____ ROWS
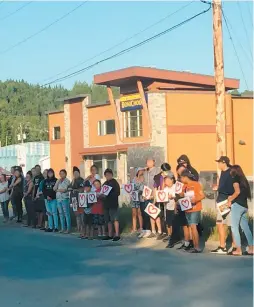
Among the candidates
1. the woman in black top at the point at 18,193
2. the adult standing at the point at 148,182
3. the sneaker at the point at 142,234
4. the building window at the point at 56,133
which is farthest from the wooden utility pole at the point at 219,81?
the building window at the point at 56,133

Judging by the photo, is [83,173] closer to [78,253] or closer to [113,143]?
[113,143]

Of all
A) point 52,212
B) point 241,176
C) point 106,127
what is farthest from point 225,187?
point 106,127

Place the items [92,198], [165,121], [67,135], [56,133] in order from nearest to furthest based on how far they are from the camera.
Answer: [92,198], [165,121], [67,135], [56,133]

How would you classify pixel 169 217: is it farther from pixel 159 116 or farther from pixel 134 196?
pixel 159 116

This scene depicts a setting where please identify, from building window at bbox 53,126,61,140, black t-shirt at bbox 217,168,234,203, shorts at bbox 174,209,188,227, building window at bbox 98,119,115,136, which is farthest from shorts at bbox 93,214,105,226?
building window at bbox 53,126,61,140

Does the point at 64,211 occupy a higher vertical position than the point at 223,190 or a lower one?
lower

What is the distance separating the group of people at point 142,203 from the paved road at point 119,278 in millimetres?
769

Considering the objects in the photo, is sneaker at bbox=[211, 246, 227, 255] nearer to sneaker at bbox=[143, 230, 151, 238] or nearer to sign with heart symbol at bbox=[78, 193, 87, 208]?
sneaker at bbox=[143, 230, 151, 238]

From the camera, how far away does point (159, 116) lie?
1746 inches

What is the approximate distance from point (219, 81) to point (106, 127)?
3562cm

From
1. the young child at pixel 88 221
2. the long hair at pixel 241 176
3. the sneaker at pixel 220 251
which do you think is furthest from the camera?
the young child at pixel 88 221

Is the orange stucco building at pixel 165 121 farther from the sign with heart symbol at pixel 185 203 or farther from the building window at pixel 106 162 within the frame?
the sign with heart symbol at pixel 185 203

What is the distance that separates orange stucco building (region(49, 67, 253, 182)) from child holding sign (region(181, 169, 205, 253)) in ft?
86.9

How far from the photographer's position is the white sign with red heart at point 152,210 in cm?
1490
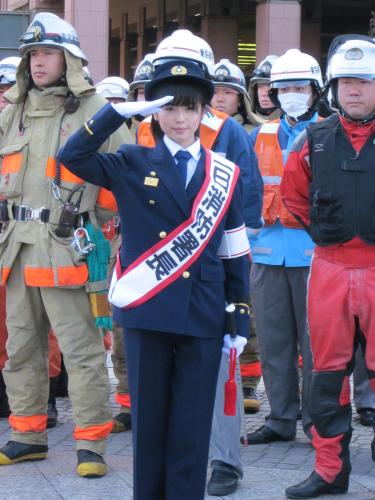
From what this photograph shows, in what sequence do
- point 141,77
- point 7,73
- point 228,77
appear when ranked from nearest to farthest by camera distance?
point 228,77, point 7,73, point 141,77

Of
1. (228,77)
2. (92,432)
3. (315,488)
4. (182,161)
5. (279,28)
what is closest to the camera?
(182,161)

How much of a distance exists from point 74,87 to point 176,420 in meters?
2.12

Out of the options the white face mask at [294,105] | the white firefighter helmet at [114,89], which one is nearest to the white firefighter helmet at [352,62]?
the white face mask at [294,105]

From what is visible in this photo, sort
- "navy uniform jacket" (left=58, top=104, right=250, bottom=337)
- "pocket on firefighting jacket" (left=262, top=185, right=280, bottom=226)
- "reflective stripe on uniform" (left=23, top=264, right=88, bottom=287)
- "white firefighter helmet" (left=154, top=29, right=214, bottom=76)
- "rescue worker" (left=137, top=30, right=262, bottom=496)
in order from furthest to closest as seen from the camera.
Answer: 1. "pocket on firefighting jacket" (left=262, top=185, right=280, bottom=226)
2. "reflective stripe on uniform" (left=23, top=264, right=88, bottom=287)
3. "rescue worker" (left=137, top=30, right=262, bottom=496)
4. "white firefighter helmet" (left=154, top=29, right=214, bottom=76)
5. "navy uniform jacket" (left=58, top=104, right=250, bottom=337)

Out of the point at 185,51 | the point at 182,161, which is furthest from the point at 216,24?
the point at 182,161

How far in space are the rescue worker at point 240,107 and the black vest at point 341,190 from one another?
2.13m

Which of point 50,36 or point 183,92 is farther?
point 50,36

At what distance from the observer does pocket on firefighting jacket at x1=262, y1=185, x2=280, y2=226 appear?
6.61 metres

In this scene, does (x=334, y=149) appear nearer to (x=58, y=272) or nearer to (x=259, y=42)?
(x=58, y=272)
________
____ ROWS
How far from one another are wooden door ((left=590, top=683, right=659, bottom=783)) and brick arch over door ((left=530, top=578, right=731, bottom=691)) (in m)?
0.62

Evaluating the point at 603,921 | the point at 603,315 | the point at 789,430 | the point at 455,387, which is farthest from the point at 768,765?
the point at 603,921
________
____ ROWS
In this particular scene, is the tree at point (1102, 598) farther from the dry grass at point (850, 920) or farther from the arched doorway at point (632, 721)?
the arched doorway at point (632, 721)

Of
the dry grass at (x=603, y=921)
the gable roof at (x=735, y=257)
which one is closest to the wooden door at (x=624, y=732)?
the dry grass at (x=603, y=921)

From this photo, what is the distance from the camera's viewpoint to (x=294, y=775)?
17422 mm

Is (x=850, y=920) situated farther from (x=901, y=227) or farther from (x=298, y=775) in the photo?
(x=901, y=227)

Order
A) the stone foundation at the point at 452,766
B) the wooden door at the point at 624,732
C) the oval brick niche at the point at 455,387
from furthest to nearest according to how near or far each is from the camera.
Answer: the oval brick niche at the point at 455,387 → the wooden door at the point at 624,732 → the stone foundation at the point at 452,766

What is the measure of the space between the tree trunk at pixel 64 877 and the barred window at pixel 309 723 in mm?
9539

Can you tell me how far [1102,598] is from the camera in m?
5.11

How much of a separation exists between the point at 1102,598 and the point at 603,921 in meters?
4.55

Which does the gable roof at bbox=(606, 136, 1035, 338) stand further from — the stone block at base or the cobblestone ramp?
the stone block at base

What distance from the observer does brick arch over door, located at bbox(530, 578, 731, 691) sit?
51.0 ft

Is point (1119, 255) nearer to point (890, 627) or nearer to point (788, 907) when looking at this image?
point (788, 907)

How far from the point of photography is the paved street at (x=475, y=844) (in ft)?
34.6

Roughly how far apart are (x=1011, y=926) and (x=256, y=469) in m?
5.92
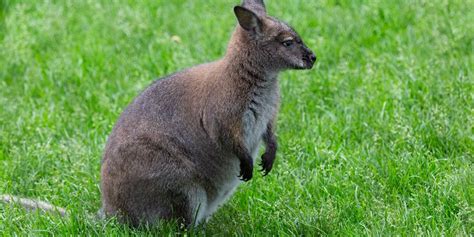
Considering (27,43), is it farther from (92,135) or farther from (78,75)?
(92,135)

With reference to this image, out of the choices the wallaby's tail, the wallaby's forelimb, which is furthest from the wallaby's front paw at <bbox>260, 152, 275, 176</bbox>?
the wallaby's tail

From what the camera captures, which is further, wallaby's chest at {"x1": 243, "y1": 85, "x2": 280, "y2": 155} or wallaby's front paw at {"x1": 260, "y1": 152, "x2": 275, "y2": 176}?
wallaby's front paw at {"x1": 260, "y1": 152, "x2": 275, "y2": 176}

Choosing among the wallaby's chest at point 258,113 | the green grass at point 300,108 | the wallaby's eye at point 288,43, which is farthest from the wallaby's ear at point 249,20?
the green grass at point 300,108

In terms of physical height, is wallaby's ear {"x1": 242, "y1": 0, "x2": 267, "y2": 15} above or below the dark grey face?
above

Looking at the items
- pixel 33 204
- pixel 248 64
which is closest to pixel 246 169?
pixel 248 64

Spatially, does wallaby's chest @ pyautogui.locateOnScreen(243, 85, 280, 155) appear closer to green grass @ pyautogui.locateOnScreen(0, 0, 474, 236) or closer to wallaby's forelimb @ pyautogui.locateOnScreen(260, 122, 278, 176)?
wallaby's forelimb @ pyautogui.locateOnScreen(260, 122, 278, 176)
________
- **TASK PROMPT**:
State how many lines in the records above contain the string "sign", treating uppercase and lowercase letters as distinct. Reply with the number alone.

- **RESPONSE TO THIS TASK**:
5